Bright Star unfolds like a beautiful, slow dream. The script is intelligent and hyper-literate in its appreciation for language. In the era of the early 19th century, Keats and Brawne's romance equals words, speech, ideas, thoughts and opinions expressed on long walks, ink-stained letters delivered by hand and hungrily read by window light, silent hours by warming fire satisfied by the comforting nearness. Campion focuses on all these little moments and creates a quiet, hushed intensity to the romantic story that is unyielding once it gets its hooks in you.
Bright Star dives headlong into what it is like to be young and in love in 1818 England. This isn't an easy thing to portray on screen without becoming silly or losing authenticity.

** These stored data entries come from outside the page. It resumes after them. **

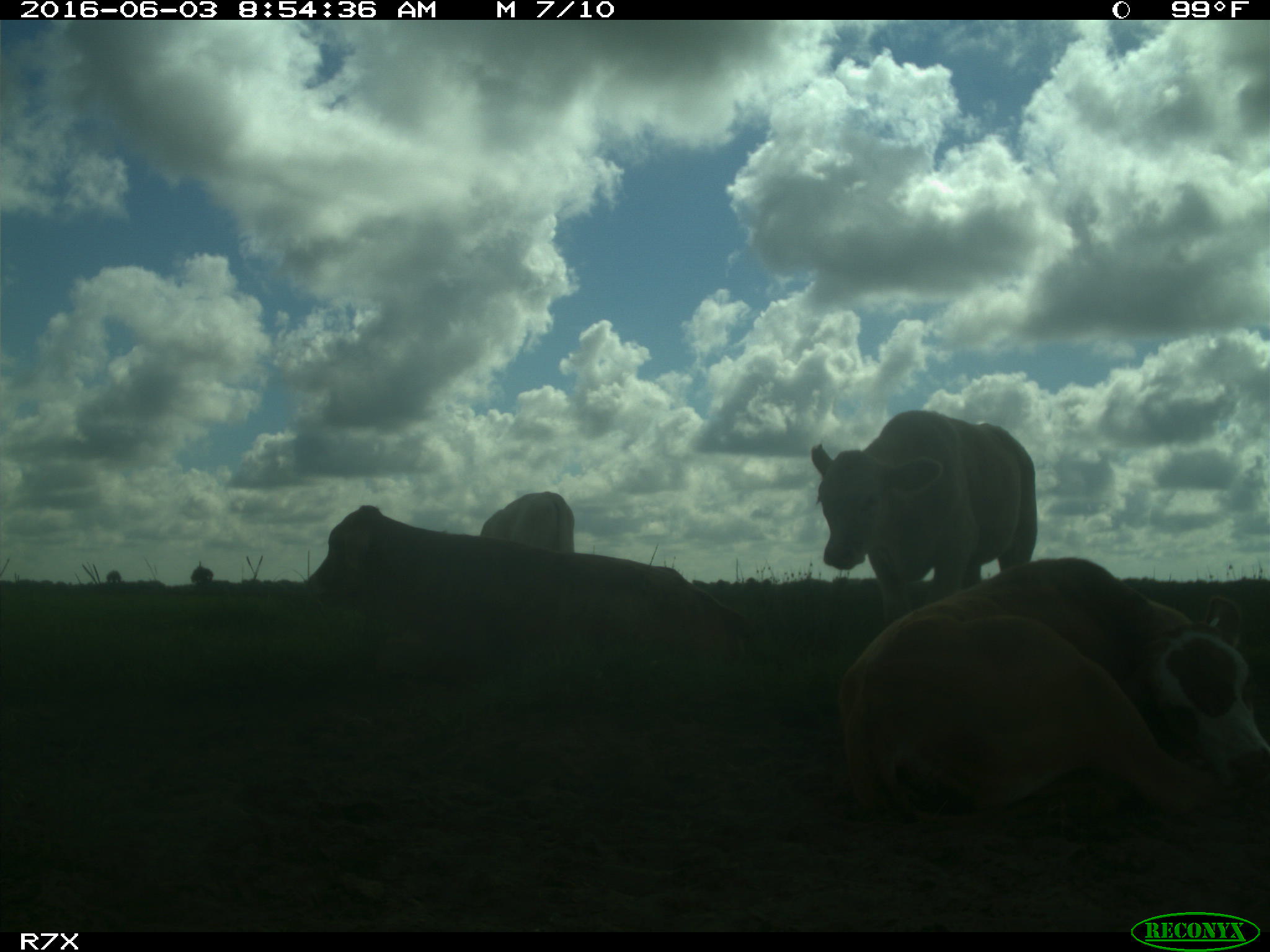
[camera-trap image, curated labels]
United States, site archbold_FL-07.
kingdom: Animalia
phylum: Chordata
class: Mammalia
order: Artiodactyla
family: Bovidae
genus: Bos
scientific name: Bos taurus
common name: domestic cow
Bos taurus (domestic cow).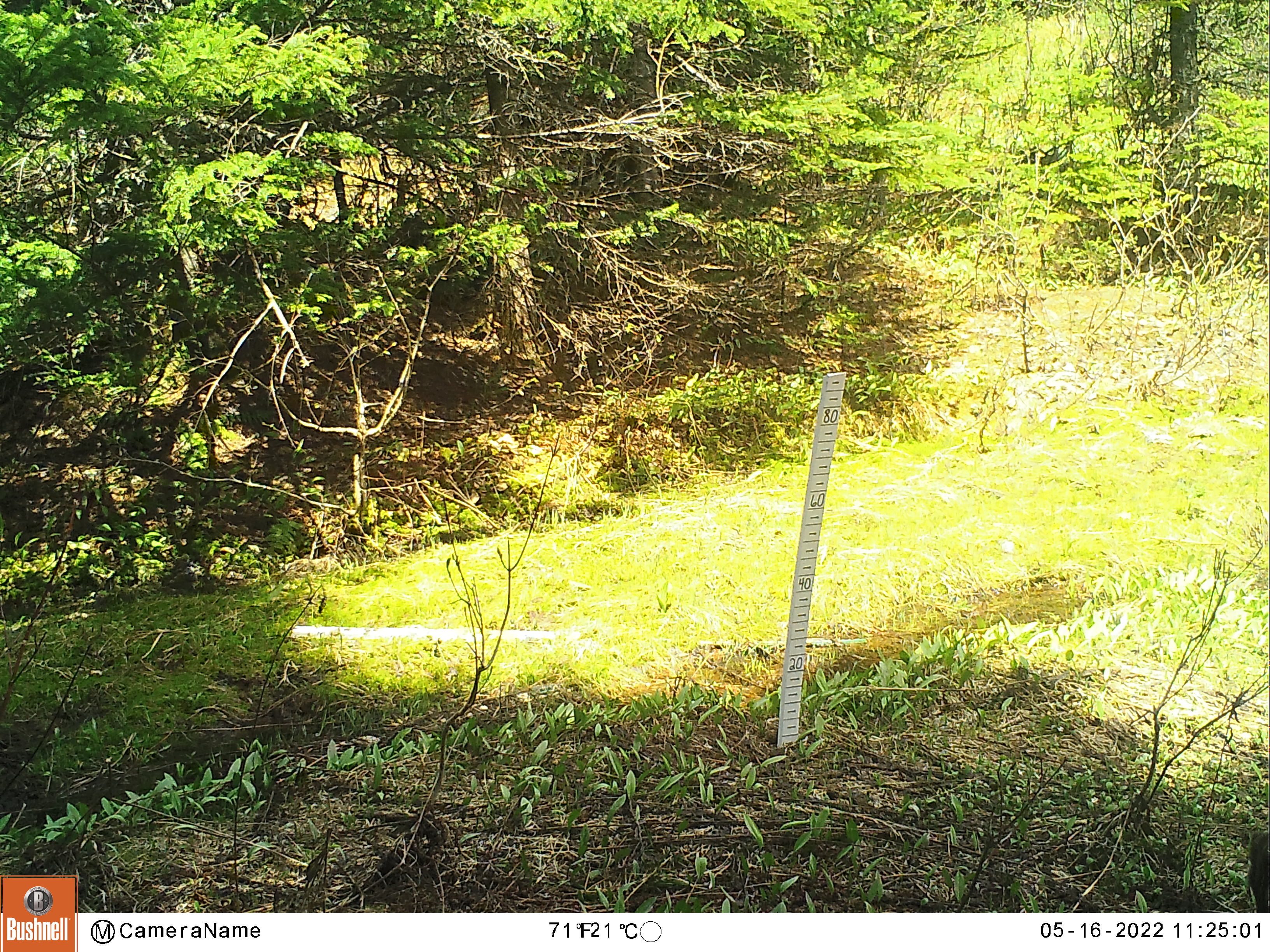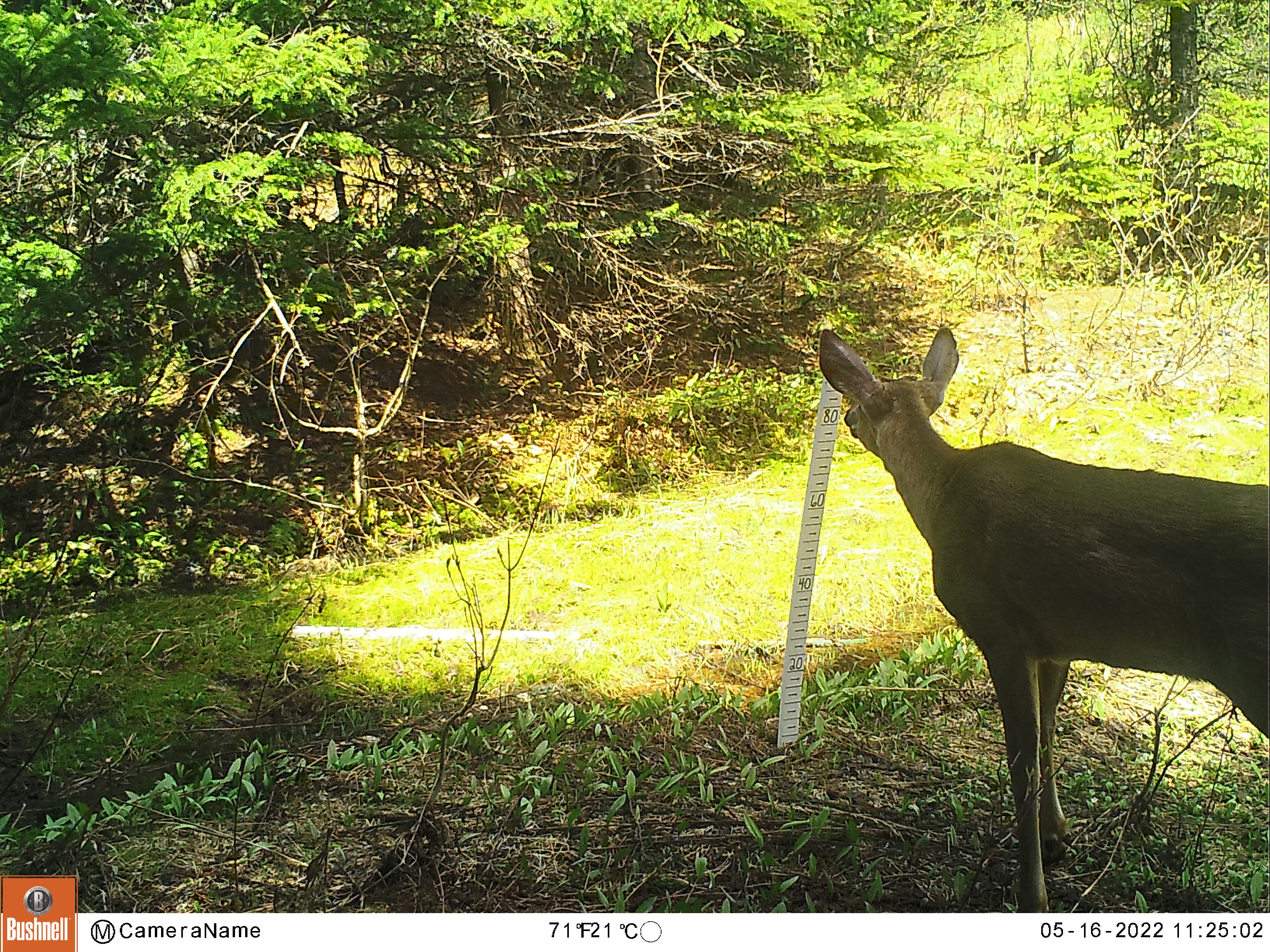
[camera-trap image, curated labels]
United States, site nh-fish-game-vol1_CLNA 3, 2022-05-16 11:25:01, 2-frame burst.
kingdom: Animalia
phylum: Chordata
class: Mammalia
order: Artiodactyla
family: Cervidae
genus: Odocoileus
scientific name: Odocoileus virginianus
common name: white-tailed deer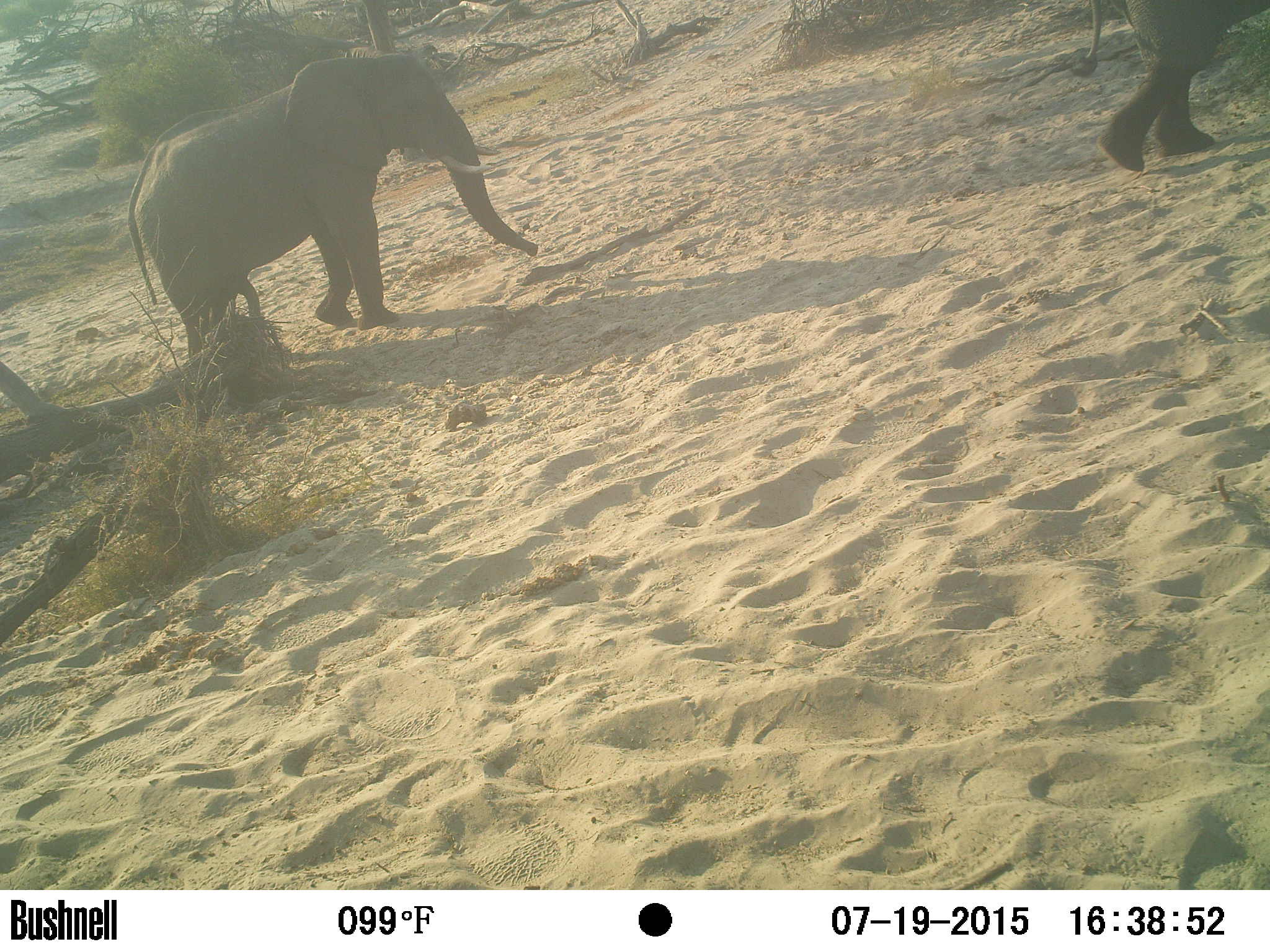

Ben Whishaw and Abbie Cornish play Keats/Brawne, and they both give nice performances with equal doses of pining, rapture or pain. Campion leisurely reveals the hidden, complicated anguish of youth. This is an era where the chaste brushing of lips in a patch of woods as birds sing in the summer sky above means everything. Everything.
The scenes in the film where Keats/Brawne exchange letters were wonderful. In these current times, letter writing is nearly obsolete thanks to blunt, creativity killing and unromantic missives like e-mail and texting. Awful, awful things for the romantic. Old-fashioned is better. Nothing pierces the heart like words put down on paper by the fingers of a lover, and the heartrending ache that comes with the eternal wait for a reply. Keats/Brawne write letters to each other, and the words enter and absorb through narration as the characters are in sun streaked meadows, rooms full of fluttering butterflies or daydreaming of nothing but the other. These few scenes gave me goosebumps, and I wish they could have gone on for an hour.
The film looks incredible. Cinematography was done by Greig Fraser, and he gives Bright Star a look that perfectly complements the tone of the film. There are scenes full of interiors of soft, natural light with shadows and streams of sunlight against the skin. There are scenes outside with flowers radiating in a field, lush green grass beneath the feet or reflections of spare limbs reflecting on the surface of water. The pastoral English countryside has never looked more gorgeous and inviting than it does in Bright Star.
Bright Star is why I love cinema. It is an utterly transforming art form. It embraces you in its fierce intimacy and takes the viewer to a place, to a relationship 190 years in the past, and you exist with the characters. You breathe with them, you suffer with them, your heart beats quicker with them and when it's over, you feel the loss of them and their story. That is cinema at its most powerful. Welcome back, Jane Campion.